- **The problem**
Scan the data below for the string "dataLayer". Show every line where it turns up.

- **Records to process**
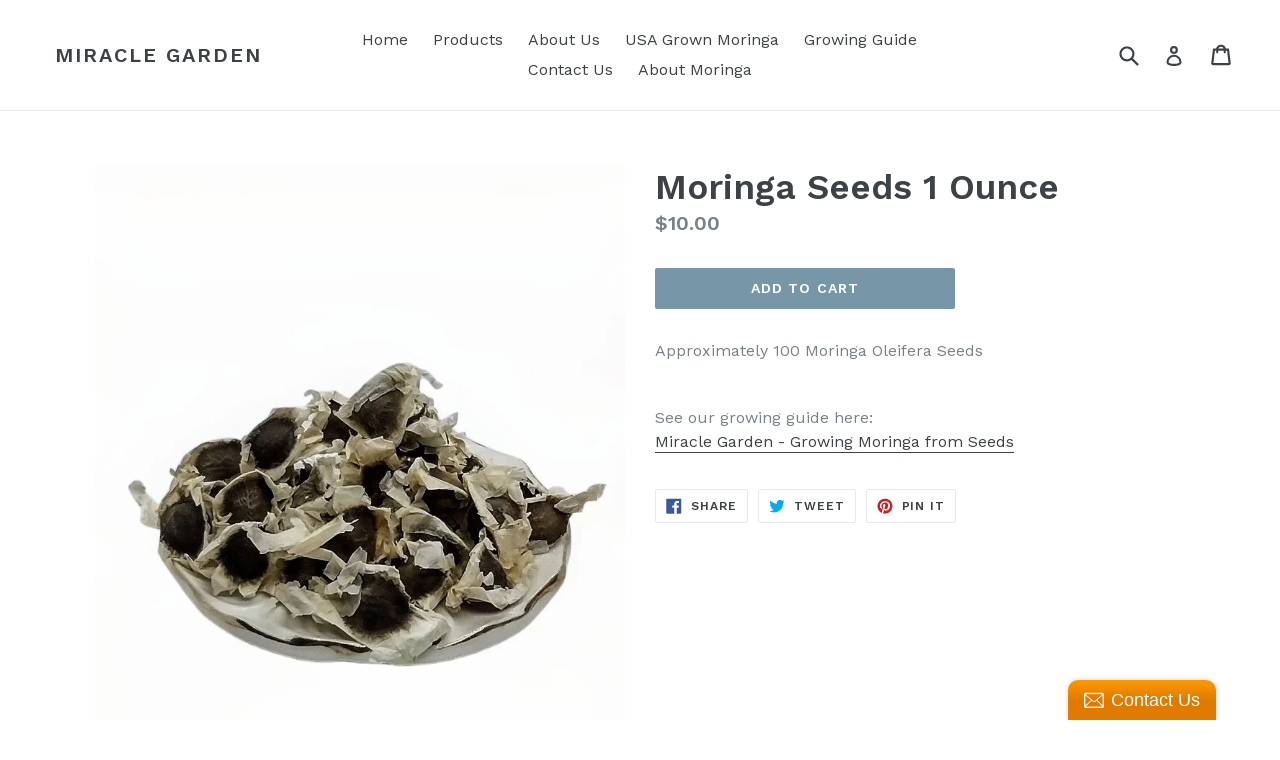

--- FILE ---
content_type: text/javascript
request_url: https://cdn.shopify.com/s/files/1/2034/3595/t/1/assets/clever_adwords_global_tag.js?shop=moringa-texas.myshopify.com
body_size: -622
content:
$.getScript('https://www.googletagmanager.com/gtag/js?id=AW-1079572039', function(){


  window.dataLayer = window.dataLayer || [];
  function gtag(){dataLayer.push(arguments);}
  gtag('js', new Date());

  gtag('config', 'AW-10795720397');


});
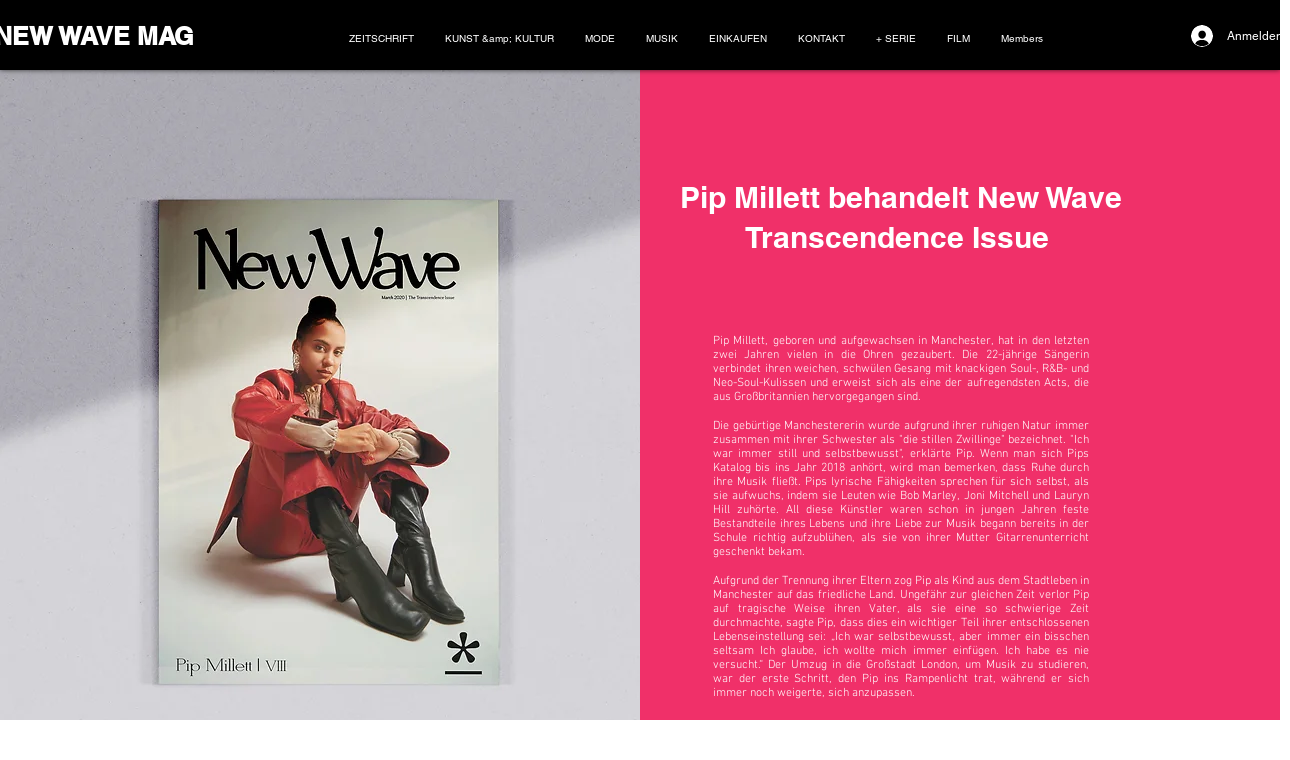

--- FILE ---
content_type: text/html; charset=utf-8
request_url: https://www.google.com/recaptcha/api2/aframe
body_size: 265
content:
<!DOCTYPE HTML><html><head><meta http-equiv="content-type" content="text/html; charset=UTF-8"></head><body><script nonce="9plpdBHmyo_YalTqerjDPw">/** Anti-fraud and anti-abuse applications only. See google.com/recaptcha */ try{var clients={'sodar':'https://pagead2.googlesyndication.com/pagead/sodar?'};window.addEventListener("message",function(a){try{if(a.source===window.parent){var b=JSON.parse(a.data);var c=clients[b['id']];if(c){var d=document.createElement('img');d.src=c+b['params']+'&rc='+(localStorage.getItem("rc::a")?sessionStorage.getItem("rc::b"):"");window.document.body.appendChild(d);sessionStorage.setItem("rc::e",parseInt(sessionStorage.getItem("rc::e")||0)+1);localStorage.setItem("rc::h",'1768737727011');}}}catch(b){}});window.parent.postMessage("_grecaptcha_ready", "*");}catch(b){}</script></body></html>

- **Answer area**
  window.dataLayer = window.dataLayer || [];
  function gtag(){dataLayer.push(arguments);}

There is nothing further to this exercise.